Children sing at Kansas City Young Audiences’ summer camp in Kansas City.

Summertime and all its wide-open joy brings opportunities for something different, something more.

LINC’s partnership with Kansas City Young Audiences — a staple of LINC’s after-school programming during the fall and spring — can really stretch during June and July.

KCYA’s summer camps, which offer one free scholarship each to any LINC student, are a special opportunity, said Marty Arvizu, KCYA’s director of marketing and business development.

KCYA camp signup

Go to KCYA.org

LINC students use code LINC2023 for one free camp. Availability may be limited.

Camps run through Aug. 5

“The camp experience goes in depth,” she said, “to help kids find their voice.”

The weekly camps, which run into early August, include a lot of the artistic expression that LINC families recognize from the after-school programming at LINC’s Caring Communities sites:

Visual arts . . . music . . . theater . . . dance . . .

Children design masks in an art class at KCYA’s summer camp.

But instead of a 45-minute class, the camps run from 8 a.m. to 4 p.m. at KCYA’s facility at 3732 Main Street in Kansas City.

LINC has teamed up with KCYA since 2009 to bring its teaching artists into schools to provide free classes for the same reason that KCYA is giving LINC children free access to its summer camps.

“We want to remove all the barriers” that might stand between children and the power of art, Arvizu said. “We’re all in this together.”

In one recent week of camp, Friday’s showcases presented children who created fanciful face masks, performed story-telling folk tunes, and who had written, casted, practiced and ultimately performed a theater play.

The camp is led by artists from the same fleet of talent that visits LINC’s programs during the regular school year.

The in-school classes are designed with an eye toward matching and enhancing the curriculum in both the school and after-school programs, Arvizu said.
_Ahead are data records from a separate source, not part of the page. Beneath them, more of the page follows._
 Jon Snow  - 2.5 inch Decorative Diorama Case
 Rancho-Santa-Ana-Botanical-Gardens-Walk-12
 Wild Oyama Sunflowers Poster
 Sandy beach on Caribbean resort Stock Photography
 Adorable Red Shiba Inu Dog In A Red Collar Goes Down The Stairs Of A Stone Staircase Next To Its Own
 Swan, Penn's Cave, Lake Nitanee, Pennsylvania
The classes aim to bring children into the arts wherever they might be in their growth, and enrich the classroom’s education, culture and behavior.

The excitement in the LINC students during KCYA programs in after-school time is telling, said Sean Akridge, LINC’s Caring Communities Administrator.

“If parents come early to pick their kids up, the kids say they want their parents to wait until it’s over,” Akridge said.

The children are getting a taste of what’s possible in their lives that they might not otherwise have gotten, he said.

“They get something they can connect to,” he said, “something they can own and integrate into who they are.”

KCYA summer camp students perform a theater play they wrote and casted.

In 2018, KCYA and LINC stepped up their collaboration, joining together to provide professional development to LINC’s Caring Communities coordinators and teaching staff to learn ways to make the arts a deep part of the day-to-day activities before and after school.

KCYA has created art kits with guides for teachers to lead sessions on their own, all in the mission of finding more ways “to engage kids in art,” Arvizu said.

One example Akridge notes is the work KCYA teaching artist Sean Layne did to help LINC teachers open program sessions by using Layne’s Actor’s Tool Kit — an experience set to music with reflective thought.

The list of KCYA workshops available to be brought into LINC’s program numbers more than 100, with creative adventures including New World Music Gumbo, Songs of the Americas, STEM and arts integration, the Urban Bucket Brigade Boot Camp and Biome Boogie: Dances for Planet Earth — just to name a few.

“All students learn differently,” Akridge said, and the LINC and KCYA partnership wants “to find ways to reach every one.”

By Joe Robertson/LINC Writer

Children demonstrated drumming and rhythm skills for parents at the end of a week of KCYA summer camp.